AIM OF THE TASK:
Reproduce every one of the lines below verbatim, from the first to the last.

Spatial relationship data:
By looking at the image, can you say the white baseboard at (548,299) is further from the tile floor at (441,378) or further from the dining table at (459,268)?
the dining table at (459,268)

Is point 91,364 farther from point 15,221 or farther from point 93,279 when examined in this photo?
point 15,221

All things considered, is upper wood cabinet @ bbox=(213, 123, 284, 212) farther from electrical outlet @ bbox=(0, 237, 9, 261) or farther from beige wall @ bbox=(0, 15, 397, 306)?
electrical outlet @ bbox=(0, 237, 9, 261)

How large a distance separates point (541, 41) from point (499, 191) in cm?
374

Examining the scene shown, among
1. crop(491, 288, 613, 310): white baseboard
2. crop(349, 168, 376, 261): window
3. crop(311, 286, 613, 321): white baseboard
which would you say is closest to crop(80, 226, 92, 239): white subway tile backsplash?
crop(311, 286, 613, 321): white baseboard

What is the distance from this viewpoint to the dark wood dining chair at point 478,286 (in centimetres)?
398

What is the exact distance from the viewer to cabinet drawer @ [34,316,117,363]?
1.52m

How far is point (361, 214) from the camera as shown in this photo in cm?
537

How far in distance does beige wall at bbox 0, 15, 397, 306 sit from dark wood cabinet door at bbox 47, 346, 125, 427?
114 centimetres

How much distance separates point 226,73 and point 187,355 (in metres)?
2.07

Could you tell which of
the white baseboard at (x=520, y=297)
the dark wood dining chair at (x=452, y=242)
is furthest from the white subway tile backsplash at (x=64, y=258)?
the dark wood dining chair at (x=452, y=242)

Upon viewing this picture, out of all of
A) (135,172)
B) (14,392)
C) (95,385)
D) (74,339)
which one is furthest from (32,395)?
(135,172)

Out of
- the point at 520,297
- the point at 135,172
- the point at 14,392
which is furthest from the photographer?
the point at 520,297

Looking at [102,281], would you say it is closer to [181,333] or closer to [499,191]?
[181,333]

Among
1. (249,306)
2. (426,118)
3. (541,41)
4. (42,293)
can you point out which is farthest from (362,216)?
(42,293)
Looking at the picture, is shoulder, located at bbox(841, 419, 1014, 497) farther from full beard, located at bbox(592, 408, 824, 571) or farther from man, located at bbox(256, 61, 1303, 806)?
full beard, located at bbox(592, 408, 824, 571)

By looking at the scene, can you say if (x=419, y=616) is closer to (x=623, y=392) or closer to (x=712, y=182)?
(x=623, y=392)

REPLY TO THE EXERCISE:
By looking at the image, can you say the white baseboard at (548,299) is further from the tile floor at (441,378) or further from the dining table at (459,268)?
the dining table at (459,268)

Is point 91,364 farther from point 15,221 or farther from point 93,279 when examined in this photo?
point 15,221

All things considered, is upper wood cabinet @ bbox=(213, 123, 284, 212) farther from electrical outlet @ bbox=(0, 237, 9, 261) or farther from beige wall @ bbox=(0, 15, 397, 306)?
electrical outlet @ bbox=(0, 237, 9, 261)

How large a distance separates point (541, 41) from point (499, 191) in cm?
374

Examining the scene shown, among
1. crop(491, 288, 613, 310): white baseboard
2. crop(349, 168, 376, 261): window
3. crop(311, 286, 613, 321): white baseboard
which would you say is closest to crop(80, 226, 92, 239): white subway tile backsplash?
crop(311, 286, 613, 321): white baseboard

What is the distance from this viewpoint to the dark wood dining chair at point 478,286 (in centimetres)?
398

What is the exact distance from the viewer to cabinet drawer @ [34,316,117,363]?
1.52m

How far is point (361, 214) from the camera as shown in this photo in cm?
537

How far in distance does beige wall at bbox 0, 15, 397, 306 sit from dark wood cabinet door at bbox 47, 346, 125, 427?
114 centimetres

How much distance separates point 226,73 and point 187,355 (in metres)?
2.07

Could you tell which of
the white baseboard at (x=520, y=297)
the dark wood dining chair at (x=452, y=242)
is furthest from the white subway tile backsplash at (x=64, y=258)?
the dark wood dining chair at (x=452, y=242)

Upon viewing this picture, out of all of
A) (135,172)
B) (14,392)
C) (95,385)
D) (74,339)
which one is furthest from (32,395)?
(135,172)

Out of
- the point at 520,297
- the point at 135,172
- the point at 14,392
which is furthest from the photographer?
the point at 520,297

Looking at [102,281], would you say it is closer to [181,333] or closer to [499,191]?
[181,333]

Among
1. (249,306)
2. (426,118)
3. (541,41)
4. (42,293)
can you point out which is farthest from (362,216)?
(42,293)
Looking at the picture, is shoulder, located at bbox(841, 419, 1014, 497) farther from full beard, located at bbox(592, 408, 824, 571) or farther from man, located at bbox(256, 61, 1303, 806)?
full beard, located at bbox(592, 408, 824, 571)

By looking at the scene, can you say if (x=419, y=616) is closer to (x=623, y=392) or closer to (x=712, y=182)?
(x=623, y=392)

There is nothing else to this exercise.